Direct Determination of the Boltzmann Constant by an Optical Method

We have recorded the Doppler profile of a well-isolated rovibrational line in the ${\nu }_2$ band of ${}^{14}\mathrm{NH}_3$. Ammonia gas was placed in an absorption cell thermalized by a water-ice bath. By extrapolating to zero pressure, we have deduced the Doppler width which gives a first measurement of the Boltzmann constant $k_B$ by laser spectroscopy. A relative uncertainty of $2\times {10}^{-4}$ has been obtained.
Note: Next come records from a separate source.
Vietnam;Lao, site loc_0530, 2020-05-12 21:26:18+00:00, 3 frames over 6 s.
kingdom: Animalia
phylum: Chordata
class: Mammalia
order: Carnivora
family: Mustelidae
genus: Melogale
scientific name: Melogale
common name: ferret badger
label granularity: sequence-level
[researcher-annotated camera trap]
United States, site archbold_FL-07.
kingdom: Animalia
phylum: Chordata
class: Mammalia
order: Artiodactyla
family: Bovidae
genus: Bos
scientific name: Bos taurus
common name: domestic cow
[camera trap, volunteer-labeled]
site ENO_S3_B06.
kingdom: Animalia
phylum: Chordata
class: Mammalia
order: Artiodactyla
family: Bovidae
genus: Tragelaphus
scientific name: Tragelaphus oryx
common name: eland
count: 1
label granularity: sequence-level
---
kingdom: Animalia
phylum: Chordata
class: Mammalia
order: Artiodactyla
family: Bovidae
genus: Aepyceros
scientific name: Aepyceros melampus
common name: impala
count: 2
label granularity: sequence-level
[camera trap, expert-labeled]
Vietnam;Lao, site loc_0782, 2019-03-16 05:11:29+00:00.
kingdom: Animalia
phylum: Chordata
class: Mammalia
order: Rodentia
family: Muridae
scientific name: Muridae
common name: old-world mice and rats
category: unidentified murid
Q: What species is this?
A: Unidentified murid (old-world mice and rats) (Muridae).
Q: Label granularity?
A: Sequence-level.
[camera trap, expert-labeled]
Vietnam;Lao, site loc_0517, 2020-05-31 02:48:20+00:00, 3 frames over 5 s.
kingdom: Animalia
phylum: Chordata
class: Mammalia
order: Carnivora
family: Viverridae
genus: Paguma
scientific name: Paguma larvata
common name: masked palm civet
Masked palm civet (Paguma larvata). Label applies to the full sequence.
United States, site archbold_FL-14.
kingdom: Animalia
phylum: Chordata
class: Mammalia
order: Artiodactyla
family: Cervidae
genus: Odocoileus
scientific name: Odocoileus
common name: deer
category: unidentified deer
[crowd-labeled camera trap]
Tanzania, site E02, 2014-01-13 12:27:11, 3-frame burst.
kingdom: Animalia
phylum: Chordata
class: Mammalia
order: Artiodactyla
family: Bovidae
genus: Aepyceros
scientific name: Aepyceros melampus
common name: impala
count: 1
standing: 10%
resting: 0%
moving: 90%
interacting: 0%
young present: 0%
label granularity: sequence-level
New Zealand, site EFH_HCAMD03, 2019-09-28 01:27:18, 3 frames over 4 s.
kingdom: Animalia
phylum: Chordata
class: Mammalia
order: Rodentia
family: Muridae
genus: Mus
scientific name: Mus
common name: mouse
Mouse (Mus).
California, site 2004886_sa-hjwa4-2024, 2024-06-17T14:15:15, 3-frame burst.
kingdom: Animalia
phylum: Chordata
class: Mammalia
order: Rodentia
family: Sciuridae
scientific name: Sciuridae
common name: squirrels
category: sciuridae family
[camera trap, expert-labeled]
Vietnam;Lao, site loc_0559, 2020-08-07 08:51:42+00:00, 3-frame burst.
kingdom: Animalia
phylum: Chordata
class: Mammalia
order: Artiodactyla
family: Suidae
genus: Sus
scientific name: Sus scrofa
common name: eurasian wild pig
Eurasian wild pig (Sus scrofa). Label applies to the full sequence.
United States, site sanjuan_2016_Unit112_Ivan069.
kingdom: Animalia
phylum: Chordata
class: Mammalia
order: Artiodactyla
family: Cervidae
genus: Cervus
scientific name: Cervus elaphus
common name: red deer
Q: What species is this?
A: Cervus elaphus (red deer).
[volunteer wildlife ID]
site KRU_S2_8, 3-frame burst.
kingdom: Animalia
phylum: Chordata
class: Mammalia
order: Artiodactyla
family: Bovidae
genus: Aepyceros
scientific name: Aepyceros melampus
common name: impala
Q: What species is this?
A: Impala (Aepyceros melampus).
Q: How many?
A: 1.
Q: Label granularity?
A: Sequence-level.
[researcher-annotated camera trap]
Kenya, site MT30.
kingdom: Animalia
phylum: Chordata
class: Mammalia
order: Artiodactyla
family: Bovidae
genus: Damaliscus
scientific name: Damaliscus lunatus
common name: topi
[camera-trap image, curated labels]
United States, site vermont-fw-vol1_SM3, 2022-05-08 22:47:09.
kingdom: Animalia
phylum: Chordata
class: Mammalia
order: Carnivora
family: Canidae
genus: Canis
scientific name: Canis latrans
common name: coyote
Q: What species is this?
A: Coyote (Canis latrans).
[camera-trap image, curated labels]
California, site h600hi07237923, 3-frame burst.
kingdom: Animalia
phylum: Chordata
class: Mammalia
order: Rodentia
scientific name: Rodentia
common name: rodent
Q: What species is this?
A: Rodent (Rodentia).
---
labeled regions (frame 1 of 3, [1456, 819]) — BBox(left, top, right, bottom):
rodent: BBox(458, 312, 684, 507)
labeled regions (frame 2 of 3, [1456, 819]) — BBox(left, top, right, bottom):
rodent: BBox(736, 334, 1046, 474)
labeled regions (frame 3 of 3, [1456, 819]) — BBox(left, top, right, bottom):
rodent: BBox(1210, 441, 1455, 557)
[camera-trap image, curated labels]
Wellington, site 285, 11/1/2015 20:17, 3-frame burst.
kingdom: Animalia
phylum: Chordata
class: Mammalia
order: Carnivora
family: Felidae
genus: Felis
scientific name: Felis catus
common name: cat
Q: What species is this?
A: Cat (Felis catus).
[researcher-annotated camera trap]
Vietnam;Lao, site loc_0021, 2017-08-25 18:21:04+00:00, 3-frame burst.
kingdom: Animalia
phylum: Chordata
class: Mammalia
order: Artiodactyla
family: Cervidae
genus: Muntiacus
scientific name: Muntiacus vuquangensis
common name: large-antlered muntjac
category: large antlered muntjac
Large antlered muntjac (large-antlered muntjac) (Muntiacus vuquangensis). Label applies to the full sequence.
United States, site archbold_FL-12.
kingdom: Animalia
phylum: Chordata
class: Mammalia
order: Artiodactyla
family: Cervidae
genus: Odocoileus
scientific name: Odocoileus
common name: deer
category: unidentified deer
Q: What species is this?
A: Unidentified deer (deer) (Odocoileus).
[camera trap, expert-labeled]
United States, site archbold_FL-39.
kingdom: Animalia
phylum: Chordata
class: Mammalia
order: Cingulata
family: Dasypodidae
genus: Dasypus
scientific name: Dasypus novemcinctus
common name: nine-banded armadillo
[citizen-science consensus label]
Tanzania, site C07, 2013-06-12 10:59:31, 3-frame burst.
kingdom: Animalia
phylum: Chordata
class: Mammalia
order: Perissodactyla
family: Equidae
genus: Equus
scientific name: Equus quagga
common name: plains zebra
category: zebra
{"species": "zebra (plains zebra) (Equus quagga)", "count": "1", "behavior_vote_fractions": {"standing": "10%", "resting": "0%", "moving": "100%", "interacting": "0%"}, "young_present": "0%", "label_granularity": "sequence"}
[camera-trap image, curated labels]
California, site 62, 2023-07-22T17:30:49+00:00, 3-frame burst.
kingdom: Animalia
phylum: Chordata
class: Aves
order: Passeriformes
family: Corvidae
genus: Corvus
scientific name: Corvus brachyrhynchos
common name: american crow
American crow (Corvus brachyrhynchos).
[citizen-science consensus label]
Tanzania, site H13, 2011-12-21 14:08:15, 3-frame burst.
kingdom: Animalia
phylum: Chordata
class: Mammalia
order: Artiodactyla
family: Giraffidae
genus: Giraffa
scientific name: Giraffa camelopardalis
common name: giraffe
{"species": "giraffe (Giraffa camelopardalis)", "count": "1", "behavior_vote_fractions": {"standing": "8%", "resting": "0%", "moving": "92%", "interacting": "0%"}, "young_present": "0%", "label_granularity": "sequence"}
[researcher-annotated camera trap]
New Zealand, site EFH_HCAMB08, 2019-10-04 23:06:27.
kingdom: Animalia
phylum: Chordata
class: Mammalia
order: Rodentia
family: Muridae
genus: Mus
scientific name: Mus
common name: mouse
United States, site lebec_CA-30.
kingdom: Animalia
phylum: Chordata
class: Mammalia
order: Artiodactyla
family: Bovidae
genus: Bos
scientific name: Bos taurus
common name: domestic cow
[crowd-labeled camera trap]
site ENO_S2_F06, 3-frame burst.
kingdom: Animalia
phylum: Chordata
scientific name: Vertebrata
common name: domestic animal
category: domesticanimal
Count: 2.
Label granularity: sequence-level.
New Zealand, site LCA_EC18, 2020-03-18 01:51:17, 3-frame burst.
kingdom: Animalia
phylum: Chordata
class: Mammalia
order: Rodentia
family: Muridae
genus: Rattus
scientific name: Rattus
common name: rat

The present determination should be significantly improved in the near future and contribute to a new definition of the kelvin.

Figure 1

Experimental setup. $f=8\mathrm{kHz}$, $f_1=17\mathrm{kHz}$, $f_2=1.7\mathrm{kHz}$, $f_3=2.2\mathrm{kHz}$. Only the sideband ${\nu }_{\mathrm{SB}}$ from the EOM is kept after filtering for recording the ${\mathrm{NH}}_3$ absorption profile.

Figure 2

Series of absorption spectra at different pressures.

Figure 3

Linear regression of the $1/e$ half-width of the absorption line which gives an extrapolated value at zero pressure: 49.883 1(47) MHz.